4. Live posture — surface absent ⇒ fail-closed before draft write

dot_tools has no UNIQUE on code (LIVE) ⇒ the U3 partial-unique / lifecycle_role head index is REQUIRED_NOT_PRESENT.
Therefore U3 is defined at the contract level (Option 1) but not enforceable on the live surface ⇒ HEAD_POLICY_UNRESOLVED at the DB layer ⇒ the replacement registrar must fail closed before any draft write (it must not write a draft row it cannot prove is the sole current head).
This is the same fail-closed class as U1/U2 (REQUIRED_NOT_PRESENT) and D13: the policy is decided; the enforcing constraint is a future Owner/design-gated surface. Until the partial-unique exists, no draft is written.

(Live data shows draft = 0 and 16 out-of-vocab published rows — i.e. the head space is presently unconstrained and even the vocabulary can drift, which is exactly why the surface must be added before any registration draft is written. The status-domain CHECK backstop carried in PATCH1-03 (STATUS_DOMAIN_NOT_DB_ENFORCED) is a prerequisite for the lifecycle_role partition to be trustworthy.)

5. What this corrects in PATCH1 (precise, no overwrite)

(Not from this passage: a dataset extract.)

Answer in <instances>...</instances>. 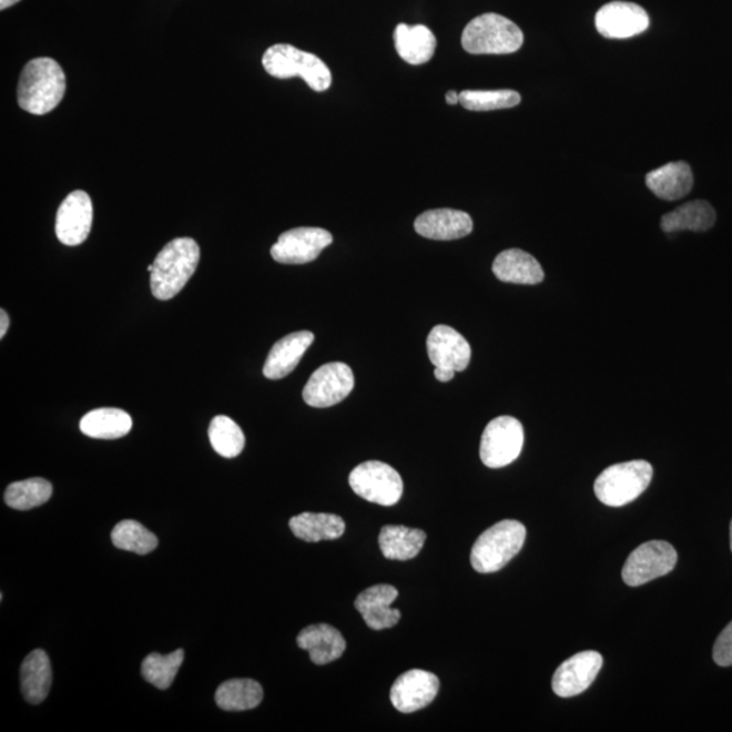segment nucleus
<instances>
[{"label": "nucleus", "instance_id": "9", "mask_svg": "<svg viewBox=\"0 0 732 732\" xmlns=\"http://www.w3.org/2000/svg\"><path fill=\"white\" fill-rule=\"evenodd\" d=\"M677 551L667 541L652 540L634 549L622 567V579L637 588L667 576L677 565Z\"/></svg>", "mask_w": 732, "mask_h": 732}, {"label": "nucleus", "instance_id": "28", "mask_svg": "<svg viewBox=\"0 0 732 732\" xmlns=\"http://www.w3.org/2000/svg\"><path fill=\"white\" fill-rule=\"evenodd\" d=\"M715 222L716 213L712 205L704 200H695L667 213L661 220V227L669 234L679 231L703 232Z\"/></svg>", "mask_w": 732, "mask_h": 732}, {"label": "nucleus", "instance_id": "11", "mask_svg": "<svg viewBox=\"0 0 732 732\" xmlns=\"http://www.w3.org/2000/svg\"><path fill=\"white\" fill-rule=\"evenodd\" d=\"M334 241L328 231L316 227H301L284 232L273 244V260L284 265L309 264Z\"/></svg>", "mask_w": 732, "mask_h": 732}, {"label": "nucleus", "instance_id": "17", "mask_svg": "<svg viewBox=\"0 0 732 732\" xmlns=\"http://www.w3.org/2000/svg\"><path fill=\"white\" fill-rule=\"evenodd\" d=\"M398 596L399 591L393 584H375L358 594L354 607L370 630H388L400 620L399 610L390 608Z\"/></svg>", "mask_w": 732, "mask_h": 732}, {"label": "nucleus", "instance_id": "32", "mask_svg": "<svg viewBox=\"0 0 732 732\" xmlns=\"http://www.w3.org/2000/svg\"><path fill=\"white\" fill-rule=\"evenodd\" d=\"M112 541L114 547L138 555L150 553L159 545L157 537L151 530L133 520H124L115 525Z\"/></svg>", "mask_w": 732, "mask_h": 732}, {"label": "nucleus", "instance_id": "25", "mask_svg": "<svg viewBox=\"0 0 732 732\" xmlns=\"http://www.w3.org/2000/svg\"><path fill=\"white\" fill-rule=\"evenodd\" d=\"M289 527L297 539L307 542L339 539L346 529L344 518L328 512H302L291 518Z\"/></svg>", "mask_w": 732, "mask_h": 732}, {"label": "nucleus", "instance_id": "19", "mask_svg": "<svg viewBox=\"0 0 732 732\" xmlns=\"http://www.w3.org/2000/svg\"><path fill=\"white\" fill-rule=\"evenodd\" d=\"M314 339L315 335L311 332H297L276 342L268 353L264 375L271 380H279L291 375Z\"/></svg>", "mask_w": 732, "mask_h": 732}, {"label": "nucleus", "instance_id": "31", "mask_svg": "<svg viewBox=\"0 0 732 732\" xmlns=\"http://www.w3.org/2000/svg\"><path fill=\"white\" fill-rule=\"evenodd\" d=\"M211 444L213 449L225 459H234L240 456L246 444V437L240 425L225 415H217L210 425Z\"/></svg>", "mask_w": 732, "mask_h": 732}, {"label": "nucleus", "instance_id": "16", "mask_svg": "<svg viewBox=\"0 0 732 732\" xmlns=\"http://www.w3.org/2000/svg\"><path fill=\"white\" fill-rule=\"evenodd\" d=\"M427 354L436 368L462 372L471 362V346L455 328L439 325L427 337Z\"/></svg>", "mask_w": 732, "mask_h": 732}, {"label": "nucleus", "instance_id": "6", "mask_svg": "<svg viewBox=\"0 0 732 732\" xmlns=\"http://www.w3.org/2000/svg\"><path fill=\"white\" fill-rule=\"evenodd\" d=\"M652 479V467L644 460L614 464L598 476L596 497L610 508H621L642 496Z\"/></svg>", "mask_w": 732, "mask_h": 732}, {"label": "nucleus", "instance_id": "8", "mask_svg": "<svg viewBox=\"0 0 732 732\" xmlns=\"http://www.w3.org/2000/svg\"><path fill=\"white\" fill-rule=\"evenodd\" d=\"M523 447L520 420L508 417L492 419L480 441V459L488 468H502L518 459Z\"/></svg>", "mask_w": 732, "mask_h": 732}, {"label": "nucleus", "instance_id": "13", "mask_svg": "<svg viewBox=\"0 0 732 732\" xmlns=\"http://www.w3.org/2000/svg\"><path fill=\"white\" fill-rule=\"evenodd\" d=\"M650 27V17L639 4L610 2L596 14L598 33L607 39L624 40L642 34Z\"/></svg>", "mask_w": 732, "mask_h": 732}, {"label": "nucleus", "instance_id": "15", "mask_svg": "<svg viewBox=\"0 0 732 732\" xmlns=\"http://www.w3.org/2000/svg\"><path fill=\"white\" fill-rule=\"evenodd\" d=\"M439 691L438 677L425 670H408L390 688V703L401 713H413L429 705Z\"/></svg>", "mask_w": 732, "mask_h": 732}, {"label": "nucleus", "instance_id": "22", "mask_svg": "<svg viewBox=\"0 0 732 732\" xmlns=\"http://www.w3.org/2000/svg\"><path fill=\"white\" fill-rule=\"evenodd\" d=\"M693 173L687 162L664 164L645 176V185L657 197L664 201H677L691 193Z\"/></svg>", "mask_w": 732, "mask_h": 732}, {"label": "nucleus", "instance_id": "36", "mask_svg": "<svg viewBox=\"0 0 732 732\" xmlns=\"http://www.w3.org/2000/svg\"><path fill=\"white\" fill-rule=\"evenodd\" d=\"M456 372L450 370V369H444V368H436L435 369V376L438 382L441 383H448L451 380V378L455 377Z\"/></svg>", "mask_w": 732, "mask_h": 732}, {"label": "nucleus", "instance_id": "40", "mask_svg": "<svg viewBox=\"0 0 732 732\" xmlns=\"http://www.w3.org/2000/svg\"><path fill=\"white\" fill-rule=\"evenodd\" d=\"M730 541H731V551H732V521L730 525Z\"/></svg>", "mask_w": 732, "mask_h": 732}, {"label": "nucleus", "instance_id": "35", "mask_svg": "<svg viewBox=\"0 0 732 732\" xmlns=\"http://www.w3.org/2000/svg\"><path fill=\"white\" fill-rule=\"evenodd\" d=\"M713 661L719 667H732V621L719 634L715 645H713Z\"/></svg>", "mask_w": 732, "mask_h": 732}, {"label": "nucleus", "instance_id": "24", "mask_svg": "<svg viewBox=\"0 0 732 732\" xmlns=\"http://www.w3.org/2000/svg\"><path fill=\"white\" fill-rule=\"evenodd\" d=\"M52 685L51 661L44 650H34L21 667V688L24 700L37 705L47 699Z\"/></svg>", "mask_w": 732, "mask_h": 732}, {"label": "nucleus", "instance_id": "33", "mask_svg": "<svg viewBox=\"0 0 732 732\" xmlns=\"http://www.w3.org/2000/svg\"><path fill=\"white\" fill-rule=\"evenodd\" d=\"M183 659H185L183 650H176L169 655H161L157 652L150 654L142 664L144 680L162 691L169 689L182 667Z\"/></svg>", "mask_w": 732, "mask_h": 732}, {"label": "nucleus", "instance_id": "14", "mask_svg": "<svg viewBox=\"0 0 732 732\" xmlns=\"http://www.w3.org/2000/svg\"><path fill=\"white\" fill-rule=\"evenodd\" d=\"M603 664L600 652L582 651L567 659L555 671L552 689L559 698H573L581 694L597 679Z\"/></svg>", "mask_w": 732, "mask_h": 732}, {"label": "nucleus", "instance_id": "1", "mask_svg": "<svg viewBox=\"0 0 732 732\" xmlns=\"http://www.w3.org/2000/svg\"><path fill=\"white\" fill-rule=\"evenodd\" d=\"M65 88V73L57 60H30L18 84V105L30 114H48L59 106Z\"/></svg>", "mask_w": 732, "mask_h": 732}, {"label": "nucleus", "instance_id": "30", "mask_svg": "<svg viewBox=\"0 0 732 732\" xmlns=\"http://www.w3.org/2000/svg\"><path fill=\"white\" fill-rule=\"evenodd\" d=\"M52 485L42 478H32L11 484L6 490L4 500L11 509L32 510L48 502L52 497Z\"/></svg>", "mask_w": 732, "mask_h": 732}, {"label": "nucleus", "instance_id": "38", "mask_svg": "<svg viewBox=\"0 0 732 732\" xmlns=\"http://www.w3.org/2000/svg\"><path fill=\"white\" fill-rule=\"evenodd\" d=\"M445 100H447L448 105H457V103H460V94L456 91H448Z\"/></svg>", "mask_w": 732, "mask_h": 732}, {"label": "nucleus", "instance_id": "34", "mask_svg": "<svg viewBox=\"0 0 732 732\" xmlns=\"http://www.w3.org/2000/svg\"><path fill=\"white\" fill-rule=\"evenodd\" d=\"M521 95L515 90H464L460 105L471 112H491L520 105Z\"/></svg>", "mask_w": 732, "mask_h": 732}, {"label": "nucleus", "instance_id": "26", "mask_svg": "<svg viewBox=\"0 0 732 732\" xmlns=\"http://www.w3.org/2000/svg\"><path fill=\"white\" fill-rule=\"evenodd\" d=\"M426 541V533L420 529L387 525L378 536L384 558L390 560H410L420 552Z\"/></svg>", "mask_w": 732, "mask_h": 732}, {"label": "nucleus", "instance_id": "2", "mask_svg": "<svg viewBox=\"0 0 732 732\" xmlns=\"http://www.w3.org/2000/svg\"><path fill=\"white\" fill-rule=\"evenodd\" d=\"M200 256L199 244L192 237H176L167 243L152 264V295L162 302L179 295L197 268Z\"/></svg>", "mask_w": 732, "mask_h": 732}, {"label": "nucleus", "instance_id": "29", "mask_svg": "<svg viewBox=\"0 0 732 732\" xmlns=\"http://www.w3.org/2000/svg\"><path fill=\"white\" fill-rule=\"evenodd\" d=\"M215 699L224 711H248L261 704L264 689L254 680H230L218 687Z\"/></svg>", "mask_w": 732, "mask_h": 732}, {"label": "nucleus", "instance_id": "7", "mask_svg": "<svg viewBox=\"0 0 732 732\" xmlns=\"http://www.w3.org/2000/svg\"><path fill=\"white\" fill-rule=\"evenodd\" d=\"M352 490L368 502L394 506L403 494V480L398 471L386 462L365 461L349 476Z\"/></svg>", "mask_w": 732, "mask_h": 732}, {"label": "nucleus", "instance_id": "27", "mask_svg": "<svg viewBox=\"0 0 732 732\" xmlns=\"http://www.w3.org/2000/svg\"><path fill=\"white\" fill-rule=\"evenodd\" d=\"M131 415L120 408H96L81 420L83 435L98 439H118L132 429Z\"/></svg>", "mask_w": 732, "mask_h": 732}, {"label": "nucleus", "instance_id": "20", "mask_svg": "<svg viewBox=\"0 0 732 732\" xmlns=\"http://www.w3.org/2000/svg\"><path fill=\"white\" fill-rule=\"evenodd\" d=\"M297 645L308 651L311 661L315 664H327L337 661L346 650L342 633L328 624H315L304 628L298 633Z\"/></svg>", "mask_w": 732, "mask_h": 732}, {"label": "nucleus", "instance_id": "10", "mask_svg": "<svg viewBox=\"0 0 732 732\" xmlns=\"http://www.w3.org/2000/svg\"><path fill=\"white\" fill-rule=\"evenodd\" d=\"M350 366L344 363H329L316 369L303 389V399L308 406L326 408L338 405L350 395L354 388Z\"/></svg>", "mask_w": 732, "mask_h": 732}, {"label": "nucleus", "instance_id": "18", "mask_svg": "<svg viewBox=\"0 0 732 732\" xmlns=\"http://www.w3.org/2000/svg\"><path fill=\"white\" fill-rule=\"evenodd\" d=\"M417 234L431 241H456L471 234L474 222L468 213L456 210L426 211L415 220Z\"/></svg>", "mask_w": 732, "mask_h": 732}, {"label": "nucleus", "instance_id": "37", "mask_svg": "<svg viewBox=\"0 0 732 732\" xmlns=\"http://www.w3.org/2000/svg\"><path fill=\"white\" fill-rule=\"evenodd\" d=\"M10 326V319L8 313L4 309L0 311V338H4L6 333H8Z\"/></svg>", "mask_w": 732, "mask_h": 732}, {"label": "nucleus", "instance_id": "12", "mask_svg": "<svg viewBox=\"0 0 732 732\" xmlns=\"http://www.w3.org/2000/svg\"><path fill=\"white\" fill-rule=\"evenodd\" d=\"M94 210L90 195L75 191L67 195L57 215V236L65 246H79L93 227Z\"/></svg>", "mask_w": 732, "mask_h": 732}, {"label": "nucleus", "instance_id": "39", "mask_svg": "<svg viewBox=\"0 0 732 732\" xmlns=\"http://www.w3.org/2000/svg\"><path fill=\"white\" fill-rule=\"evenodd\" d=\"M18 2H20V0H0V10L9 9Z\"/></svg>", "mask_w": 732, "mask_h": 732}, {"label": "nucleus", "instance_id": "3", "mask_svg": "<svg viewBox=\"0 0 732 732\" xmlns=\"http://www.w3.org/2000/svg\"><path fill=\"white\" fill-rule=\"evenodd\" d=\"M527 529L520 521L504 520L485 530L475 541L471 565L475 571L491 573L504 569L521 551Z\"/></svg>", "mask_w": 732, "mask_h": 732}, {"label": "nucleus", "instance_id": "4", "mask_svg": "<svg viewBox=\"0 0 732 732\" xmlns=\"http://www.w3.org/2000/svg\"><path fill=\"white\" fill-rule=\"evenodd\" d=\"M268 75L278 79L301 77L311 89L323 93L333 82L332 71L316 54L301 51L289 44H277L267 49L262 58Z\"/></svg>", "mask_w": 732, "mask_h": 732}, {"label": "nucleus", "instance_id": "5", "mask_svg": "<svg viewBox=\"0 0 732 732\" xmlns=\"http://www.w3.org/2000/svg\"><path fill=\"white\" fill-rule=\"evenodd\" d=\"M523 44V33L508 18L487 12L464 29L461 45L472 54H509Z\"/></svg>", "mask_w": 732, "mask_h": 732}, {"label": "nucleus", "instance_id": "21", "mask_svg": "<svg viewBox=\"0 0 732 732\" xmlns=\"http://www.w3.org/2000/svg\"><path fill=\"white\" fill-rule=\"evenodd\" d=\"M492 273L502 283L536 285L545 279V272L533 255L520 248L505 250L492 264Z\"/></svg>", "mask_w": 732, "mask_h": 732}, {"label": "nucleus", "instance_id": "23", "mask_svg": "<svg viewBox=\"0 0 732 732\" xmlns=\"http://www.w3.org/2000/svg\"><path fill=\"white\" fill-rule=\"evenodd\" d=\"M394 41L396 52L408 64L420 65L435 57L437 40L425 24L399 23L395 29Z\"/></svg>", "mask_w": 732, "mask_h": 732}]
</instances>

PATCH1 location	PATCH1 text	PATCH2 correction
PATCH1-02 §2 (U3 row)	`UNIQUE(canonical_target_dot_code) WHERE status='active'`	`UNIQUE(canonical_target_dot_code) WHERE lifecycle_role='current_head'` = across `{draft, active}` (§2)
PATCH1-02 §2.1.1	"duplicate code is caught by U3 (head policy) and/or U1"	retained, but U3 head now spans `draft`+`active` so a duplicate draft head is caught (§2.3)
PATCH1-08 §4 (axes table)	U3 = `UNIQUE(code) WHERE status='active'`	U3 = current-head across `{draft, active}`; terminal = `{deprecated, retired}`

U3 remains a policy axis in the sense that the Owner ratifies the partial-unique surface; PATCH2 fixes the predicate so the decided policy actually protects the registration (draft) state. This is Option 1, so the verdict is not RS4A_PATCH2_HOLD_U3_HEAD_POLICY_UNRESOLVED.

6. Status

U3_HEAD_CURRENT_UNIQUENESS_DEFINED (Option 1): one current head per canonical_target_dot_code across {draft, active}; {deprecated, retired} terminal/non-head.
Registration writes draft only if no draft/active head exists; activation is in-place draft→active; replacement must retire/deprecate first or use an explicit lifecycle operation.
Surface REQUIRED_NOT_PRESENT (no UNIQUE on code live) ⇒ fail closed before any draft write.
No index/constraint created; no DDL. Gate REGISTRATION_HOLD · CAN_PROCEED = NO.